WHAT THIS TASK INVOLVES -> Keep every line of the data below that has the string "personal" and present those lines.

DATA FOR THE TASK ->
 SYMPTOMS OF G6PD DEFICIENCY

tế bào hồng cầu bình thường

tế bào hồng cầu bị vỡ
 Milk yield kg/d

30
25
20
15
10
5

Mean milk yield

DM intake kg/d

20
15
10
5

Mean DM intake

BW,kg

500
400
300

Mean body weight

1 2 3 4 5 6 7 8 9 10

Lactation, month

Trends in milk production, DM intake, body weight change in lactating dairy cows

* * *

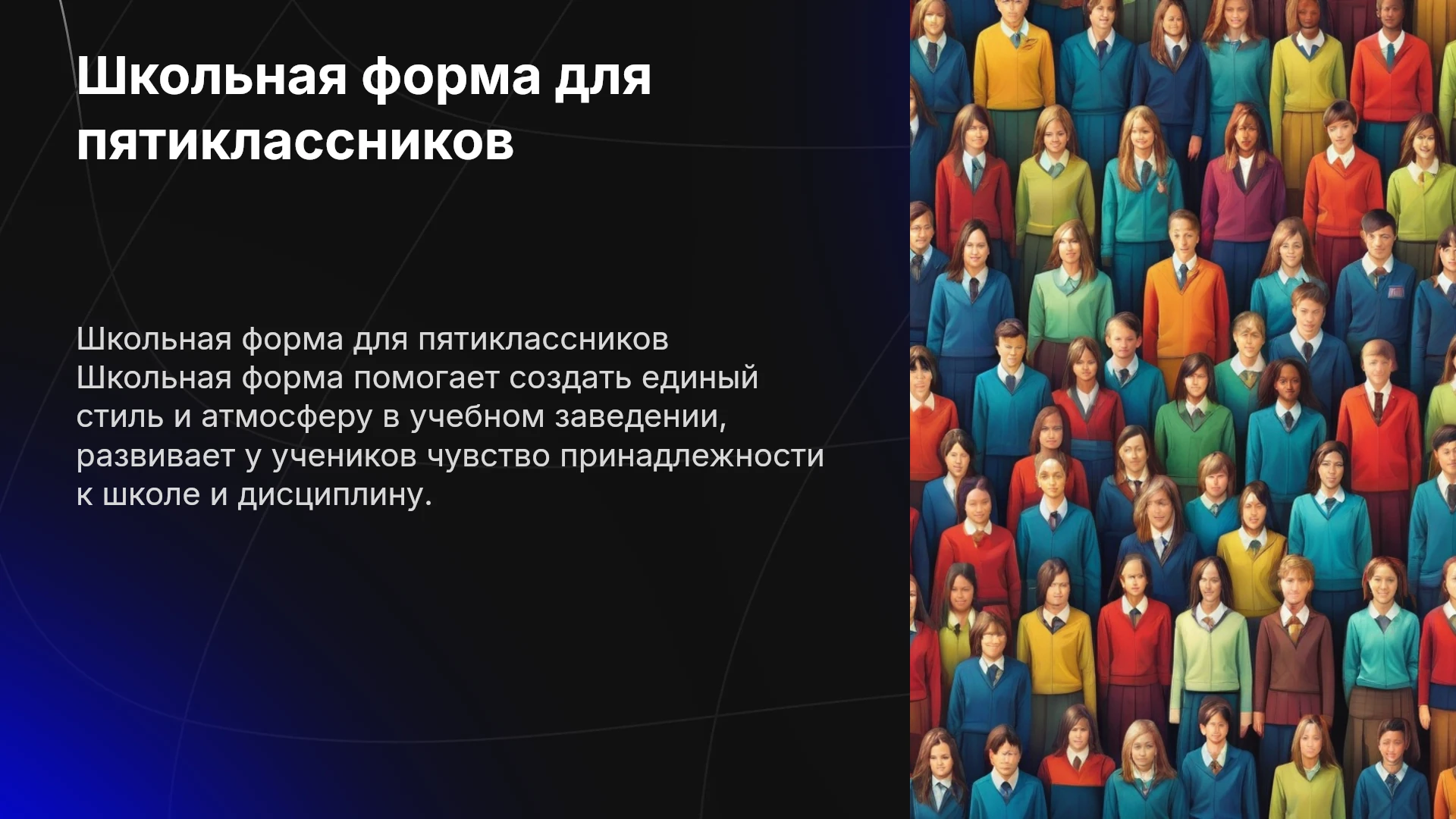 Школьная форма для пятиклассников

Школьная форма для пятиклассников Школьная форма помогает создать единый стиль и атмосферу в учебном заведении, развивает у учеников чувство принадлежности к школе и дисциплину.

* * *

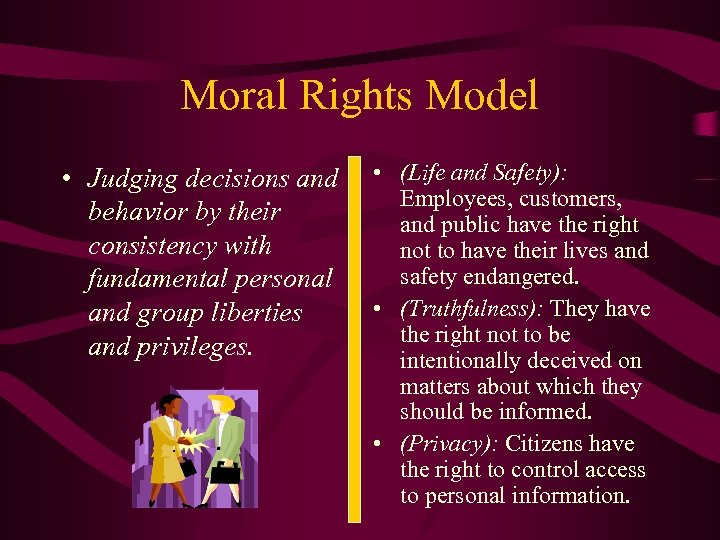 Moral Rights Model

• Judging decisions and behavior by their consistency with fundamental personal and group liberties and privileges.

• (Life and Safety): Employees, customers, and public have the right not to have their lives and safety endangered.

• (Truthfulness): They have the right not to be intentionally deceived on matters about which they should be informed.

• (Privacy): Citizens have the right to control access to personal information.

SOLUTION TO THE EXERCISE ->
• Judging decisions and behavior by their consistency with fundamental personal and group liberties and privileges.
• (Privacy): Citizens have the right to control access to personal information.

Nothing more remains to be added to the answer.